In one case, diff of the corrupted file with the intact file showed that between position 384KByte and 512KByte the corrupt file had content identical to position 0
Since zypp/curl uses 128KB chunks, the chunking/reassembly is probably faulty.
Full tcpdump capture is available.

Expected Results:
should produce the same content as wget

Reproducible: Always

Extra Info:
One of the 14 mirrors refused to deliver content from offsets:

> curl -v -C900 http://opensuse.mirrors.proxad.net/opensuse/factory-tested/repo/oss/README
* About to connect() to opensuse.mirrors.proxad.net port 80 (#0)
*   Trying 2a01:e0c:1:1598::1... connected
* Connected to opensuse.mirrors.proxad.net (2a01:e0c:1:1598::1) port 80 (#0)
> GET /opensuse/factory-tested/repo/oss/README HTTP/1.1
> Range: bytes=900-
> User-Agent: curl/7.21.2 (i686-pc-linux-gnu) libcurl/7.21.2 OpenSSL/1.0.0 zlib/1.2.5 libidn/1.15 libssh2/1.2.7
> Host: opensuse.mirrors.proxad.net
> Accept: */*
> 
< HTTP/1.1 200 OK
< Content-Type: application/octet-stream
< ETag: "-1235578355"
< Last-Modified: Mon, 15 Nov 2010 06:28:34 GMT
< Content-Length: 1002
< Date: Sat, 04 Dec 2010 18:30:49 GMT
< Server: lighttpd/1.4.19
< 
* HTTP server doesn't seem to support byte ranges. Cannot resume.
* Closing connection #0
curl: (33) HTTP server doesn't seem to support byte ranges. Cannot resume.

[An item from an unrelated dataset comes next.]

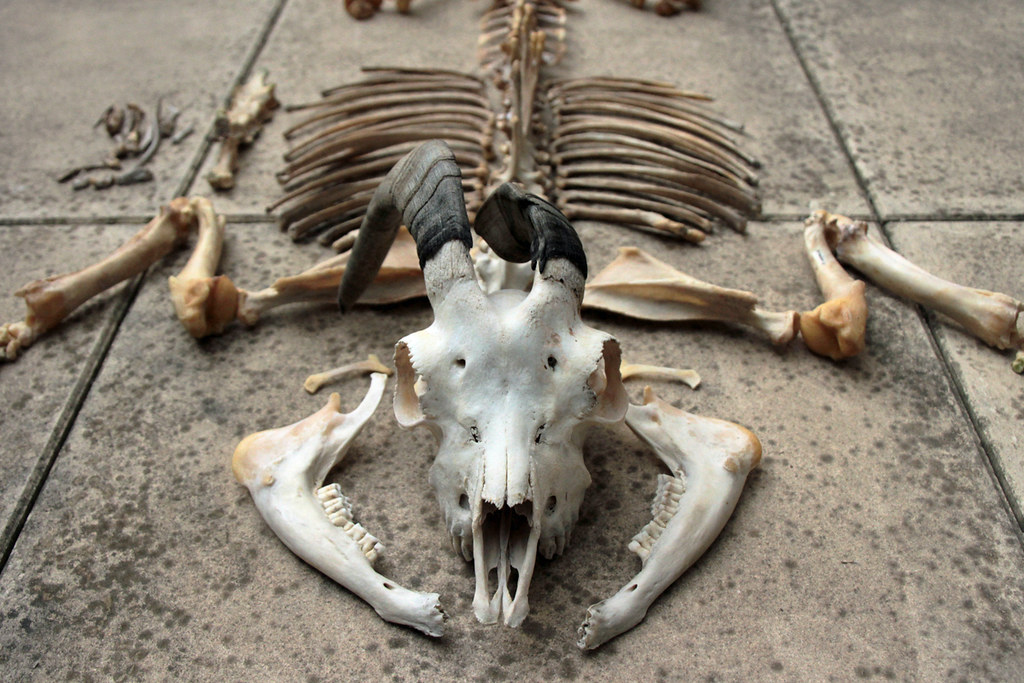 Capra hircus | I have cleaned a new skeleton, a pygmy goat !… | Flickr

The server responds with the full file as if there was no bytes= in the request

In the network capture it is also visible that identical data is requested 3-5 times from different servers, wasting a lot of network-bandwidth.
Comment 1 Bernhard Wiedemann 2010-12-05 14:38:43 UTC
Created attachment 403478 [details]
zypper.log extract from corrupted download

notice the occurrence of the proxad mirror with a non-zero starting-offset.
Comment 2 Bernhard Wiedemann 2010-12-05 19:46:33 UTC
workaround: export ZYPP_MULTICURL=0
Comment 3 Bernhard Wiedemann 2010-12-06 08:21:56 UTC
zypp/media/MediaMultiCurl.cc:241 does not remember if a reply has a "Content-Range:" header. 
RFC2616 only specifies this as a SHOULD, so there are servers out there, returning data from offset 0 with "200 OK" instead of "206 Partial Content", which then gets written to the wrong offset. 
3 of 4 samples of my corrupted rpm collection support this.
Comment 4 Michael Schröder 2010-12-06 11:03:42 UTC
I didn't implement a 206 check because metalinks normally contain block checksums, which allow the client to detect misbehaving servers. (I also don't know what ftp servers return.)
There seems to be something wrong with our download infrastructure, because the metalink file doesn't contain any block checksums. That's why multicurl doesn't detect this error. So I think you're right, we should check for 206.
Comment 5 Bernhard Wiedemann 2010-12-18 17:03:43 UTC
This issue should be fixed with libzypp-8.10.2 as shipped with 11.4-MS5.
If you are still having an older install, be sure to update libzypp first.